Spesso questi “cerotti” vengono utilizzati insieme ad altre medicazioni assorbenti. L’ampia trama del tulle (cotone a maglie larghe) permette alle secrezioni di drenare facilmente dalla ferita, garantendo una buona ventilazione e ossigenazione della ferita. Di conseguenza, forniscono un’adeguata umidità, prevengono la macerazione della pelle e la secchezza dell’epidermide sui bordi della ferita.
Grazie alle loro proprietà, sono state utilizzate per il trattamento di ferite da secche a molto essudanti, come ustioni, piaghe da decubito, piede diabetico, ferite lacero-contuse, ferite da puntura, innesti, nonché in chirurgia plastica ed estetica.

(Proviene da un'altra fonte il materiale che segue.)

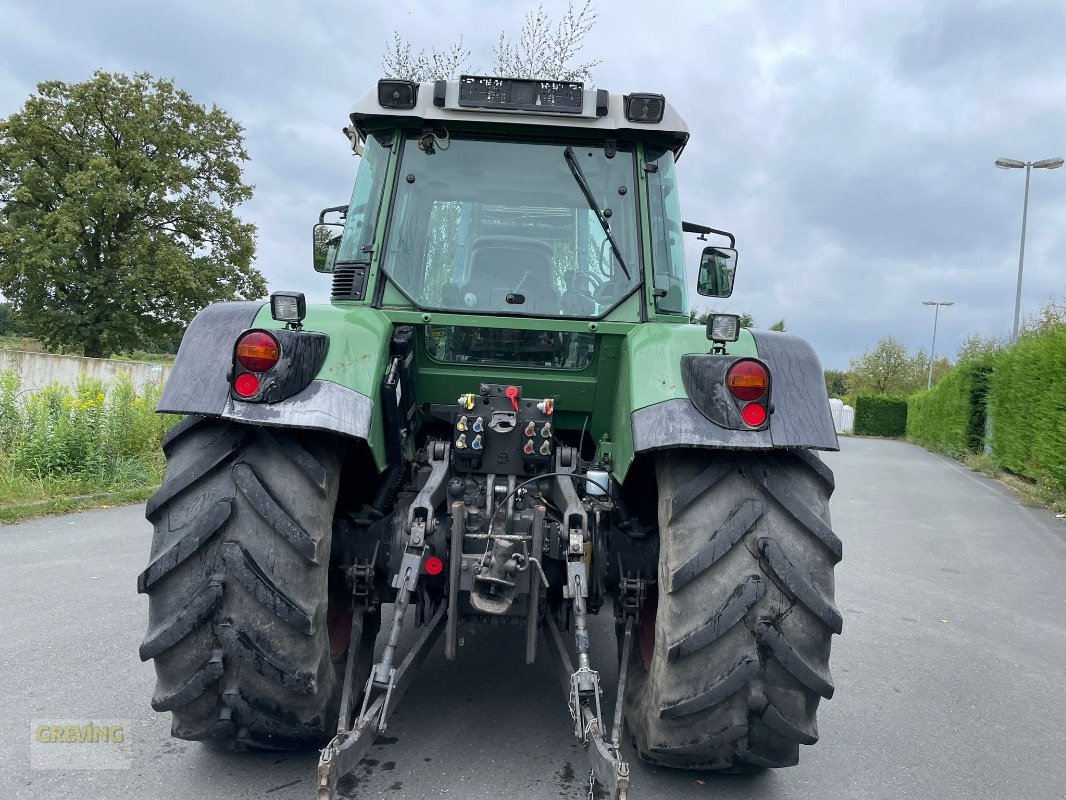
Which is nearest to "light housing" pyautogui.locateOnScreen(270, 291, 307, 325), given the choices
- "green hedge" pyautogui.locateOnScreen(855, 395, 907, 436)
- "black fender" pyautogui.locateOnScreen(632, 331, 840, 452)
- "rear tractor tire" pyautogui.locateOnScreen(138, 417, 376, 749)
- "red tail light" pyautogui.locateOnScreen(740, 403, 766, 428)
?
"rear tractor tire" pyautogui.locateOnScreen(138, 417, 376, 749)

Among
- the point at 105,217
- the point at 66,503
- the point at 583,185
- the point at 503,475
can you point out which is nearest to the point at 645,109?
the point at 583,185

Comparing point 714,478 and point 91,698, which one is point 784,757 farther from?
point 91,698

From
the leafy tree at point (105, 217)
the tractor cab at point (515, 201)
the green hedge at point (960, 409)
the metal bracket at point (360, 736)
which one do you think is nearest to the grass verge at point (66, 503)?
the tractor cab at point (515, 201)

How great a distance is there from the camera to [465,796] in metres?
2.94

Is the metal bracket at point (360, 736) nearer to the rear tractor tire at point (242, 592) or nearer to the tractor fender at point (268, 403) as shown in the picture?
the rear tractor tire at point (242, 592)

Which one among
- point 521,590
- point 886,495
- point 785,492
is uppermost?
point 785,492

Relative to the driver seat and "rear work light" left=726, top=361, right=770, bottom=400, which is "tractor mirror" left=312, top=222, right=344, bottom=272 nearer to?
the driver seat

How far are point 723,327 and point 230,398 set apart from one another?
5.43 feet

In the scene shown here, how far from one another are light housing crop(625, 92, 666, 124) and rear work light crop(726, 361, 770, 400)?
4.99ft

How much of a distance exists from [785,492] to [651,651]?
893 mm

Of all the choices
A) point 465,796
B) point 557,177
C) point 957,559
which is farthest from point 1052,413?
point 465,796

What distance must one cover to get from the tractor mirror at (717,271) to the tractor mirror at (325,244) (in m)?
1.99

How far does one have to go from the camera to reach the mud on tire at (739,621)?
8.79 feet

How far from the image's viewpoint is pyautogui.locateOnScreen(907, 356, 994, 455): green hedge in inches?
912
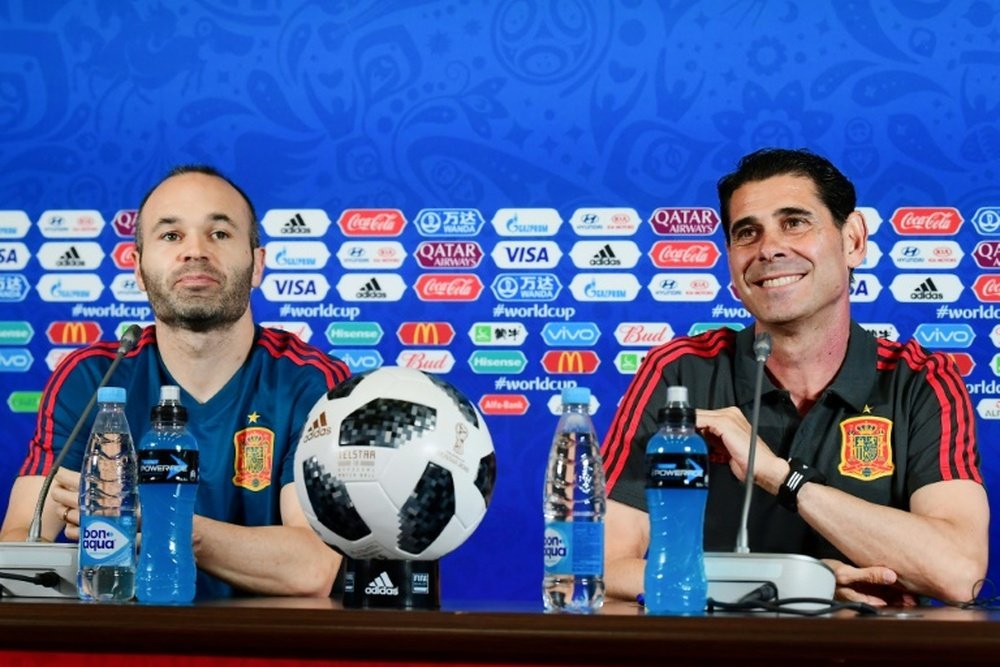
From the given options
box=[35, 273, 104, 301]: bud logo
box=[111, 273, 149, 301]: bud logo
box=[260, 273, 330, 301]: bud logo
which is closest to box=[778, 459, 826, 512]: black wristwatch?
box=[260, 273, 330, 301]: bud logo

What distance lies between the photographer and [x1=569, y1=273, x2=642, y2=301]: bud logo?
9.63 feet

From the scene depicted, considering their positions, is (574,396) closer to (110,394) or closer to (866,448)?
(110,394)

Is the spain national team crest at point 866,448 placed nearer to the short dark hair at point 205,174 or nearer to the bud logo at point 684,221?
the bud logo at point 684,221

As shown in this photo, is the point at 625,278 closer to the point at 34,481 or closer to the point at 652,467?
the point at 34,481

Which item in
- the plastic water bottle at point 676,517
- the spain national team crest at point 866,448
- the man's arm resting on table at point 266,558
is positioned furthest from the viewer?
the spain national team crest at point 866,448

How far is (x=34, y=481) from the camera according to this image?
2.43 m

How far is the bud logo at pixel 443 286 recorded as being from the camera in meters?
A: 2.97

Queste medicazioni possono essere tagliate in base alla forma della ferita. Grazie all’utilizzo di sostanze oleose inerti, possono essere sovrapposte ad altre preparazioni con sostanze curative.
Queste medicazioni devono essere cambiate con il cambio della medicazione secondaria, ma almeno ogni cinque giorni.
Le medicazioni disponibili in commercio di questo gruppo sono:
-Lomatuell H,
– Grassolind,
– Paraffinet,
– Jelonet,
– Atrauman,
– Adaptic,
– Bactigras (in aggiunta con clorexidina).